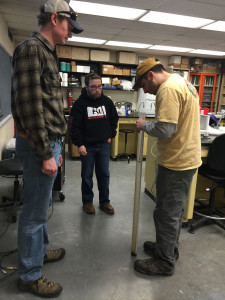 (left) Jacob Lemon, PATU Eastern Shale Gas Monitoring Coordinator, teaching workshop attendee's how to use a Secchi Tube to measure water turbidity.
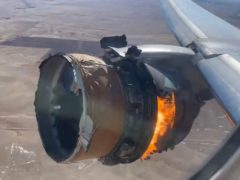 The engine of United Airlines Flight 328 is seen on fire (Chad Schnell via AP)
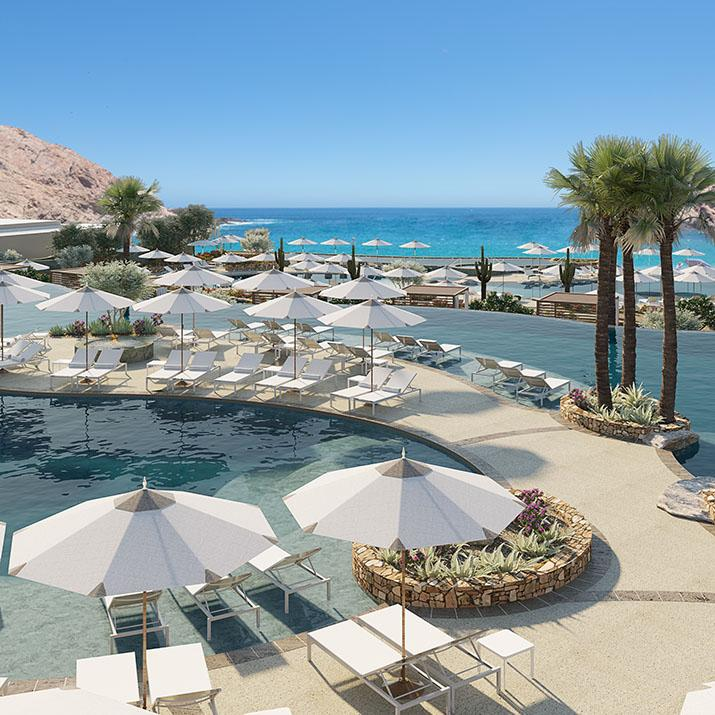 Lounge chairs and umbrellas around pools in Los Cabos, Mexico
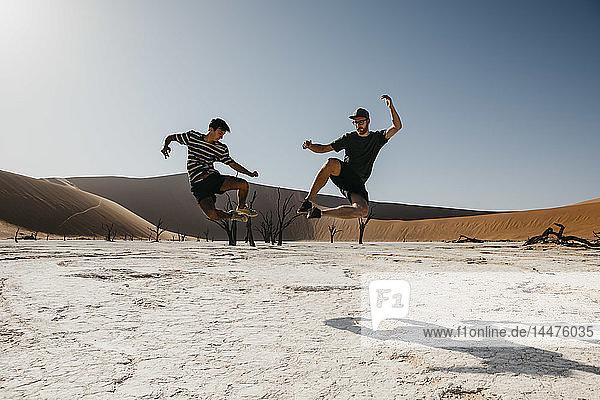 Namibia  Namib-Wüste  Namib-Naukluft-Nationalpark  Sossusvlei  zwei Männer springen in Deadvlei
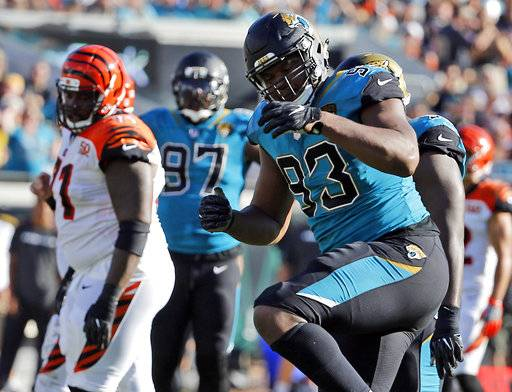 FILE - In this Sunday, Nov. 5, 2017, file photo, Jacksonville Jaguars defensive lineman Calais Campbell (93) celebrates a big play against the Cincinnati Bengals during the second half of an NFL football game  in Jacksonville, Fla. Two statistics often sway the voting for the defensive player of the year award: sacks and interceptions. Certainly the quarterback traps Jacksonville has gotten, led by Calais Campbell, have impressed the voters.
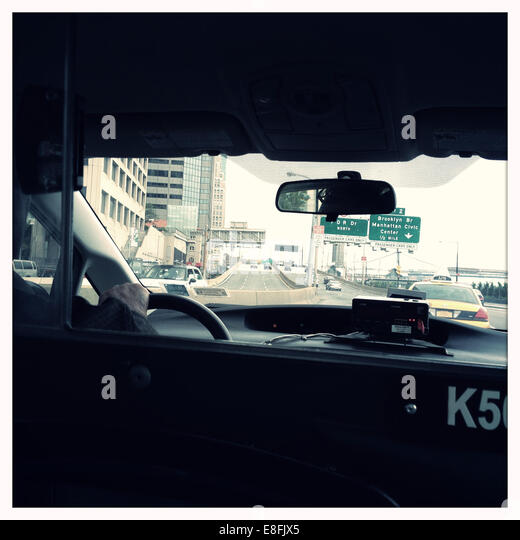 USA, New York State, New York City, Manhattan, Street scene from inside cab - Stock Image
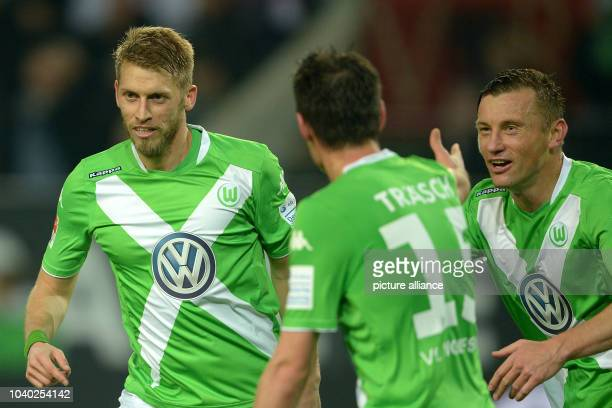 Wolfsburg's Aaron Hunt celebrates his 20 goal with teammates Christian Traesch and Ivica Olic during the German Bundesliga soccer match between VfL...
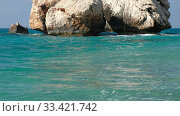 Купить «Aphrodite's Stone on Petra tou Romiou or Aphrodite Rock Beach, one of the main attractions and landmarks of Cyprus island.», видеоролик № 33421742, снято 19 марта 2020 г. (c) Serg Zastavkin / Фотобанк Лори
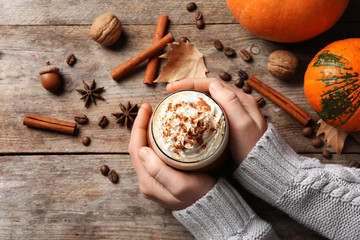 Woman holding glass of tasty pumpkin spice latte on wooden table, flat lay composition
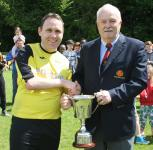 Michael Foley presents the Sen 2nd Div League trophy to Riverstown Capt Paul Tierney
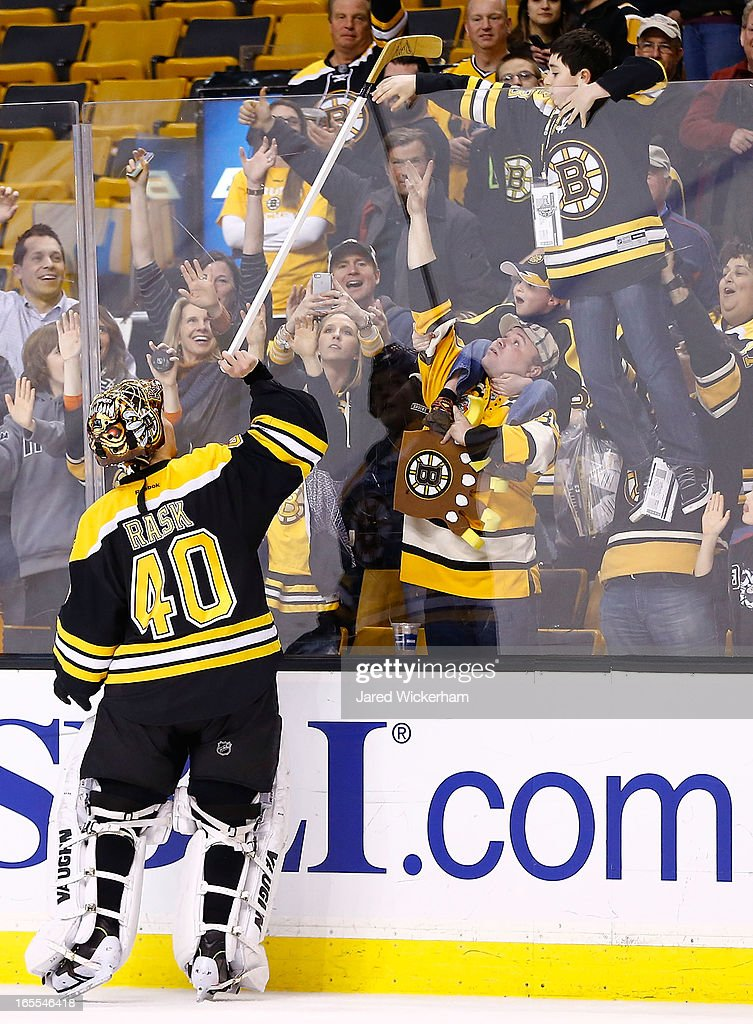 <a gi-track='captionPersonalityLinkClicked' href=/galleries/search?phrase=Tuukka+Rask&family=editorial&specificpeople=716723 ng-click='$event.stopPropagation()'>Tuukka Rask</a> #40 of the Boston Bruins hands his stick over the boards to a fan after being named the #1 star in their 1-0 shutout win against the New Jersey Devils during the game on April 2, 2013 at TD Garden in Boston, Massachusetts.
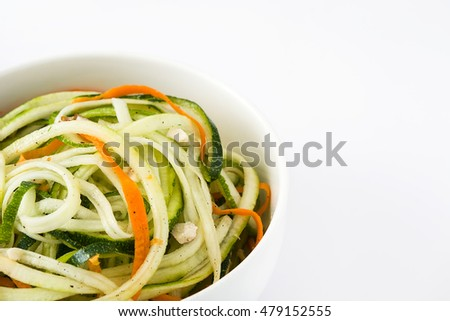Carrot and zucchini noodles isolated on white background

○ ○ ○ ○ ○ ○ ○

With pictures excluded, output the listing above exactly as it stands.

 (left) Jacob Lemon, PATU Eastern Shale Gas Monitoring Coordinator, teaching workshop attendee's how to use a Secchi Tube to measure water turbidity.
 The engine of United Airlines Flight 328 is seen on fire (Chad Schnell via AP)
 Lounge chairs and umbrellas around pools in Los Cabos, Mexico
 Namibia  Namib-Wüste  Namib-Naukluft-Nationalpark  Sossusvlei  zwei Männer springen in Deadvlei
 FILE - In this Sunday, Nov. 5, 2017, file photo, Jacksonville Jaguars defensive lineman Calais Campbell (93) celebrates a big play against the Cincinnati Bengals during the second half of an NFL football game  in Jacksonville, Fla. Two statistics often sway the voting for the defensive player of the year award: sacks and interceptions. Certainly the quarterback traps Jacksonville has gotten, led by Calais Campbell, have impressed the voters.
 USA, New York State, New York City, Manhattan, Street scene from inside cab - Stock Image
 Wolfsburg's Aaron Hunt celebrates his 20 goal with teammates Christian Traesch and Ivica Olic during the German Bundesliga soccer match between VfL...
 Купить «Aphrodite's Stone on Petra tou Romiou or Aphrodite Rock Beach, one of the main attractions and landmarks of Cyprus island.», видеоролик № 33421742, снято 19 марта 2020 г. (c) Serg Zastavkin / Фотобанк Лори
 Woman holding glass of tasty pumpkin spice latte on wooden table, flat lay composition
 Michael Foley presents the Sen 2nd Div League trophy to Riverstown Capt Paul Tierney
 <a gi-track='captionPersonalityLinkClicked' href=/galleries/search?phrase=Tuukka+Rask&family=editorial&specificpeople=716723 ng-click='$event.stopPropagation()'>Tuukka Rask</a> #40 of the Boston Bruins hands his stick over the boards to a fan after being named the #1 star in their 1-0 shutout win against the New Jersey Devils during the game on April 2, 2013 at TD Garden in Boston, Massachusetts.
Carrot and zucchini noodles isolated on white background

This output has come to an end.